As soon as it became clear last Thursday that the BJP scored poorly in the latest set of bypolls, the news set off speculation that the saffron party will further unleash the enforcement agencies against its rivals to pressurise Opposition parties from putting up a joint fight in next year’s general election. While former finance minister P. Chidambaram and his son Karti are already embroiled in the Aircel-Maxis money laundering case, the BJP believes regional leaders are vulnerable when it comes to corruption cases. It is no coincidence then that the CBI recently began inquiries against AirAsia head Tony Fernandes for paying bribes to get approvals for flying on international routes. It now appears that the probe is expected to extend to Rashtriya Lok Dal chief Ajit Singh who was the civil aviation minister during that period. The timing is interesting as the RLD won the Kairana Lok Sabha seat in Uttar Pradesh last Thursday after teaming up with the SP, BSP and Congress. The victory has obviously set alarm bells ringing in the BJP.

Now that the Karnataka Assembly polls and the drama over government formation is over, the BJP president is focused on planning for the year-end Assembly elections in Madhya Pradesh, Rajasthan and Chhattisgarh as well as the 2019 general election. Realising that of the three northern states, the BJP faces the toughest challenge in Rajasthan, Amit Shah is ready to set up base in Jaipur. He is said to have hired a house in the Pink City as he had done in Karnataka so that he can spend sufficient time in the poll-bound state and monitor preparations for the contest ahead. Predictably, Mr Shah’s focus on Rajasthan has not gone unnoticed by the Congress, which is confident that it will succeed in dethroning the Vasundhara Raje government given the growing anti-incumbency against the chief minister.
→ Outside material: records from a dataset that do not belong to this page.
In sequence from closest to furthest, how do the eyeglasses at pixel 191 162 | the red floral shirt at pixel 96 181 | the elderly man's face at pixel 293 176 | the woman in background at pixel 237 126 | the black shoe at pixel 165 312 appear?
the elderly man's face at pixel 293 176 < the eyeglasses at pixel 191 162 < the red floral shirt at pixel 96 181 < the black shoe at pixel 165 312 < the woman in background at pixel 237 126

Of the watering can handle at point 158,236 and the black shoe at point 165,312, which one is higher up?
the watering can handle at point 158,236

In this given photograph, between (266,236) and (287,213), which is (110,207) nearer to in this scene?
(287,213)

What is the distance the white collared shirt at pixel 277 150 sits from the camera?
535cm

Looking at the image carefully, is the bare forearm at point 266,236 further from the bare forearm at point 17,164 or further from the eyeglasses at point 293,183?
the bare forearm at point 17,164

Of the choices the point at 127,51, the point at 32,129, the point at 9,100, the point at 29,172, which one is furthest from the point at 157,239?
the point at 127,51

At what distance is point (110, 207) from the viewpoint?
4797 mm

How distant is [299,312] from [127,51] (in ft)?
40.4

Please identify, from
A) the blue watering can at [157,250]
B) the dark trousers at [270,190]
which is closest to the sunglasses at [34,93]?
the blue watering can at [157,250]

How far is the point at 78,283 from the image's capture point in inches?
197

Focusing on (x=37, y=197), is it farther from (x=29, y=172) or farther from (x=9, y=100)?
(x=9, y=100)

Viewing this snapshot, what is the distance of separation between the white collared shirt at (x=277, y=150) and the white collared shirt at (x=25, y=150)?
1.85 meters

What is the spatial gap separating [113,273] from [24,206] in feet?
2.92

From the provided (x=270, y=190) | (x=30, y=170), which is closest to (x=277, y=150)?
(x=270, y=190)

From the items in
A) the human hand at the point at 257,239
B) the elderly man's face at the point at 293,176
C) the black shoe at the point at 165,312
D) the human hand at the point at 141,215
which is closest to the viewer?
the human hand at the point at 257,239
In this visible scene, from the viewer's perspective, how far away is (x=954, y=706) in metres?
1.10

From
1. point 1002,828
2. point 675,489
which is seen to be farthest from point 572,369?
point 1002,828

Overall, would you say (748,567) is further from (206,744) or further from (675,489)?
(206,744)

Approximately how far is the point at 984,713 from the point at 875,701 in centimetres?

There is a buzz in Rajasthan Congress that Mr Shah will use all means (both fair and foul) in the run-up to elections to overcome the dwindling popularity ratings of the state government. It is expected that the state will witness a fresh round of religious polarisation in the coming weeks while the use of money and state power will be on full display to engineer defections in the rival camp. The word is out that the Congress in Rajasthan better beware as Mr Shah is arriving with his bag of tricks.

Smriti Irani was known to have easy access to the Prime Minister’s Office during the period she was heading the high-profile information and broadcasting ministry. Given the nature of her work, she was required to interact with the PMO to fine-tune the government’s communications strategy and messaging. This task is monitored closely by the PMO since the next general election is only a year away. According to the capital’s political grapevine, Ms Irani is no longer a regular visitor to the PMO after she was stripped of the I&B ministry. Ms Irani, who is left with the charge of textiles ministry, has been keeping a low profile since then as it has been made abundantly clear that her stock in the party has plummeted. In fact, there is a talk in the BJP circles that Ms Irani may not be picked to take on Congress president Rahul Gandhi in Amethi Lok Sabha constituency in the next year’s general election as a high-profile contest adds to her stature. On the other hand, it will not be surprising if Ms Irani bounces back as she has done in the past.